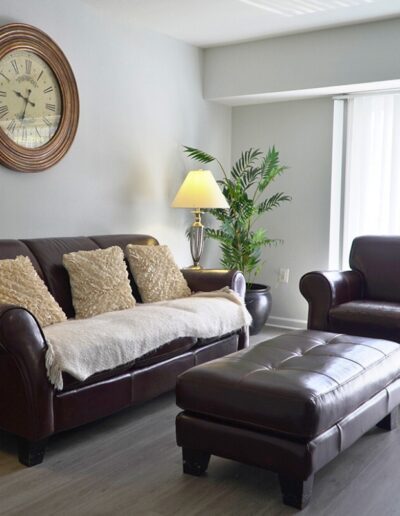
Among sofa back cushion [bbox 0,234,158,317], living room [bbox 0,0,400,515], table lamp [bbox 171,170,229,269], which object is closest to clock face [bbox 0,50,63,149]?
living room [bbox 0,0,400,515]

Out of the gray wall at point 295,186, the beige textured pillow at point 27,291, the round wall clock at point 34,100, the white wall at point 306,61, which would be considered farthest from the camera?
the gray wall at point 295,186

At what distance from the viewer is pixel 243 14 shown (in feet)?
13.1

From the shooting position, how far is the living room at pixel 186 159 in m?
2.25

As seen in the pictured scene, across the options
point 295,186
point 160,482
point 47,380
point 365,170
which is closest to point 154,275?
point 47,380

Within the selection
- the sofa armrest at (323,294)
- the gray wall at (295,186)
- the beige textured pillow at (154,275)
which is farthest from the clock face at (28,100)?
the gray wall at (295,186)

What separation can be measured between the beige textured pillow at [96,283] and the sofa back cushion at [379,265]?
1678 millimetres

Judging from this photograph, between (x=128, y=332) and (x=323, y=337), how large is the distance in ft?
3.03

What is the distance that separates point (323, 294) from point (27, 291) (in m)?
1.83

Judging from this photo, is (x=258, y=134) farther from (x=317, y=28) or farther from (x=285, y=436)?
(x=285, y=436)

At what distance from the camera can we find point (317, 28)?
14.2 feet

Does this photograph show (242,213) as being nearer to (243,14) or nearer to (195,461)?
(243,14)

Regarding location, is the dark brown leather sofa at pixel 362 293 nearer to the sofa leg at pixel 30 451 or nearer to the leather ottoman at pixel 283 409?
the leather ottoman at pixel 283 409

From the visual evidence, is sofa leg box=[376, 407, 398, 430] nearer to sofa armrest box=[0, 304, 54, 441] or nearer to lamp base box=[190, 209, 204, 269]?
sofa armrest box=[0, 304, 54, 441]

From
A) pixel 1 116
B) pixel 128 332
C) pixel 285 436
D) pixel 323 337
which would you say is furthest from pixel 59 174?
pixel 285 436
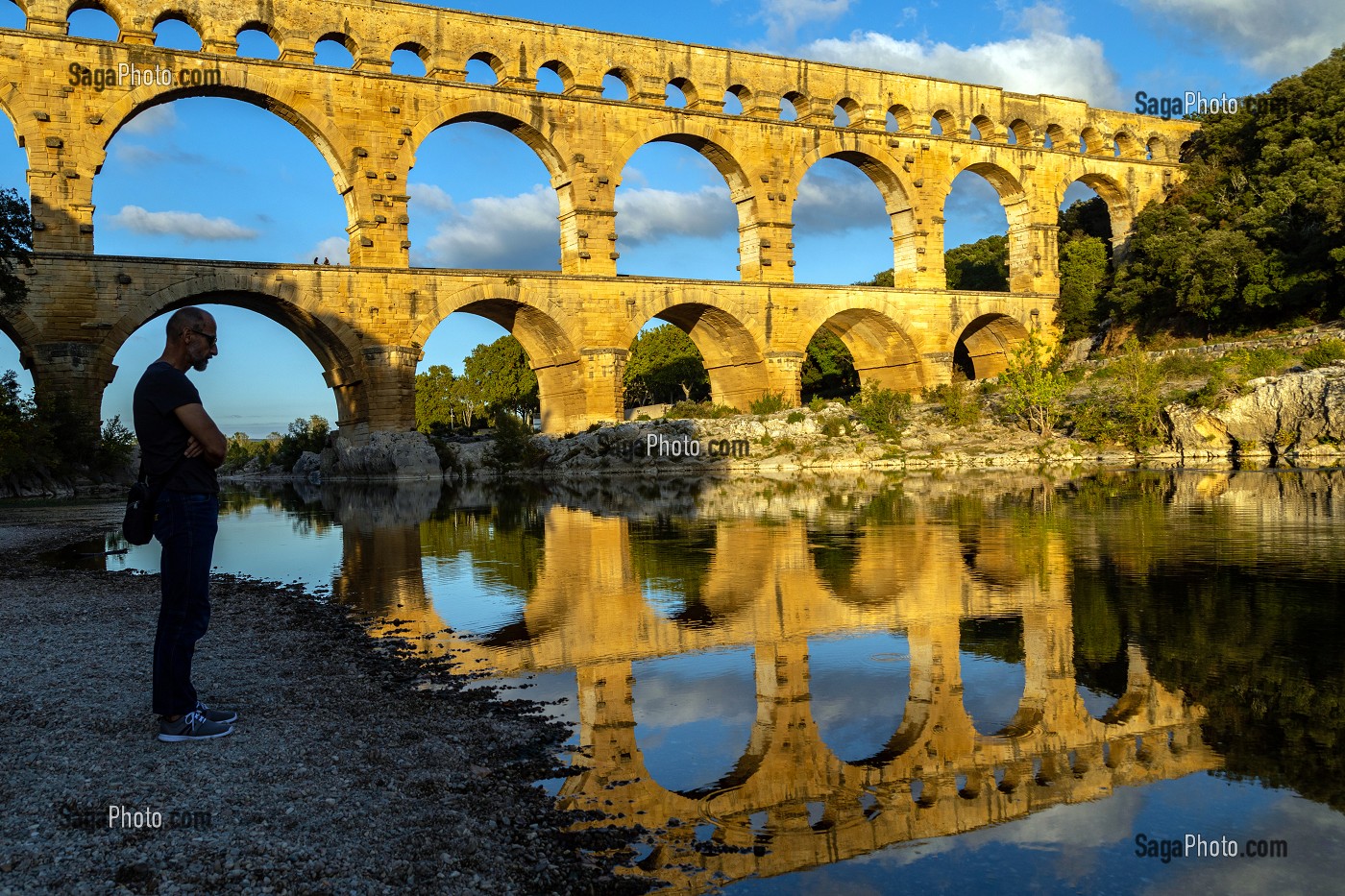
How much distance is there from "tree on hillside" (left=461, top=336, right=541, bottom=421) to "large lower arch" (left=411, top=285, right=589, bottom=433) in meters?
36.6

####

Stated exercise: Gather each line above that contains the word "point". Case counts.

Answer in full:
Out of the gray wall at point 295,186, the beige textured pillow at point 27,291, the round wall clock at point 34,100, the white wall at point 306,61, which would be considered farthest from the camera?
the gray wall at point 295,186
point 295,186
point 160,482
point 47,380
point 365,170
which is closest to point 154,275?
point 47,380
What is the distance that separates point (323, 294) from point (27, 291) (in m)?
At what distance from the camera can we find point (317, 28)?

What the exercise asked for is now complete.